§ **Source extract**:

[Start of Attachment]

One of the world's biggest online marketplaces selling stolen credentials has been shut down following an operation involving a host of law enforcement agencies.
Genesis Market, which hosted around 80 million credentials and digital fingerprints stolen from over two million people, was taken offline following a coordinated operation, dubbed Operation Cookie Monster, involving 17 countries.
Led by the FBI and Dutch National Police, authorities made 120 arrests, carried out over 200 searches and took close to 100 pieces of "preventative activity" across the globe.
Genesis Market traded in digital identities, selling ‘bots’ that contained information harvested from victim devices, which had been infected using malicious attacks. The bots would give criminals access to all the data pertaining to an individual identity, such as cookies, saved logins and autofill form data.
The price per bot would range from as little as $0.70 up to several hundreds of dollars for those containing financial information, which would allow access to online banking accounts.

[End of Attachment]

§ **Tasks to carry out**:
• 1. Name each type of information that the Genesis Market report says a bot gives criminals access to.
• 2. Extend the Genesis Market report past its final sentence, about bot prices.
The data after this point comes from a separate source, unrelated to the Genesis Market report.

§ **Recorded data**:

[Start of Attachment]

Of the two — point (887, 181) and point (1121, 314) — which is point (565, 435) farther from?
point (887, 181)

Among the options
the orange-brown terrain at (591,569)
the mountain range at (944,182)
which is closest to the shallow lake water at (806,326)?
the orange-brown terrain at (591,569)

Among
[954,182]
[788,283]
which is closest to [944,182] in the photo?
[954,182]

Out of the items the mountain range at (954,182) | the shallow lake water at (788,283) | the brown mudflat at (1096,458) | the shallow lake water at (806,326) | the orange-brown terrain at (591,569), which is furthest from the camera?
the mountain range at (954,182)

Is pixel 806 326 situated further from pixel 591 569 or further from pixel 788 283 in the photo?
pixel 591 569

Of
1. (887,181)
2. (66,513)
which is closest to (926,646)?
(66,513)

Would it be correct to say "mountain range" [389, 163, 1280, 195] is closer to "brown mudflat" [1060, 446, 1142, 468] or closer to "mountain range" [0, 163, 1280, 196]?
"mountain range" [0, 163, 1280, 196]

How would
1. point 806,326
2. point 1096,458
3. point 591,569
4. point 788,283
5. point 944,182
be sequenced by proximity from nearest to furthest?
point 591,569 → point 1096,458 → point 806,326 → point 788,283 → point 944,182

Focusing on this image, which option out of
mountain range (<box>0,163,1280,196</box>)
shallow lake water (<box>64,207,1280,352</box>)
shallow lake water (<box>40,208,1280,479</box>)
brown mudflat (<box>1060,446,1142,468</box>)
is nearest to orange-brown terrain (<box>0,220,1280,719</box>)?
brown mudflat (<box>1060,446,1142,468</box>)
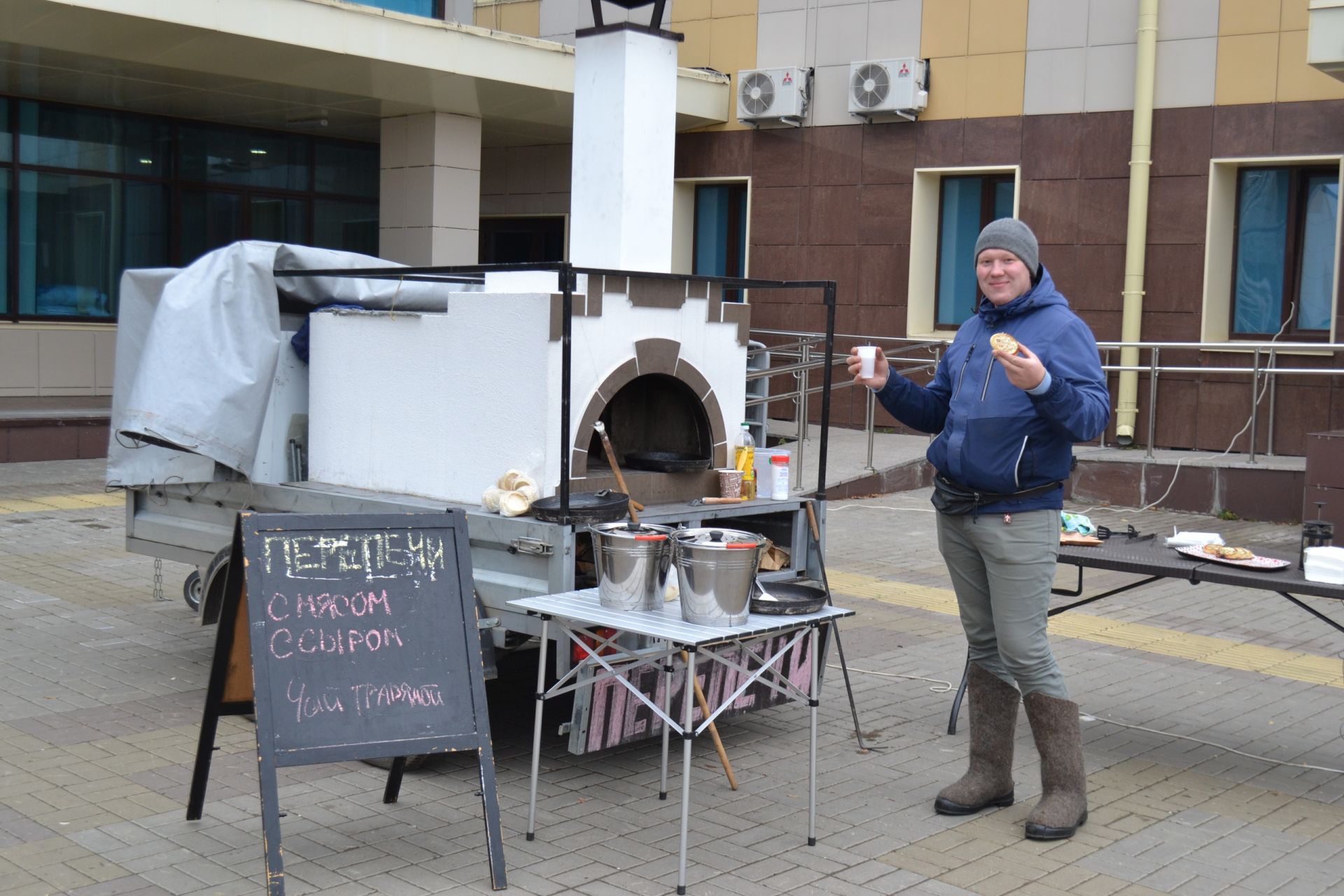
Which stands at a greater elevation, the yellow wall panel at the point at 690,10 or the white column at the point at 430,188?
the yellow wall panel at the point at 690,10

[End of Attachment]

§ **Answers below**:
• 1. Cookies, saved logins, autofill form data

• 2.
The market provided users with a custom browser, which would mimic that of their victim. This allowed the criminals to essentially masquerade as the victim, making it look like they were accessing their accounts from the usual location and operating system.
Rob Jones from the UK's National Crime Agency says: "Behind every cyber criminal or fraudster is the technical infrastructure that provides them with the tools to execute their attacks and the means to benefit financially from their offending.
"Genesis Market was a prime example of such a service and was one of the most significant platforms on the criminal market. Its removal will be a huge blow to criminals across the globe."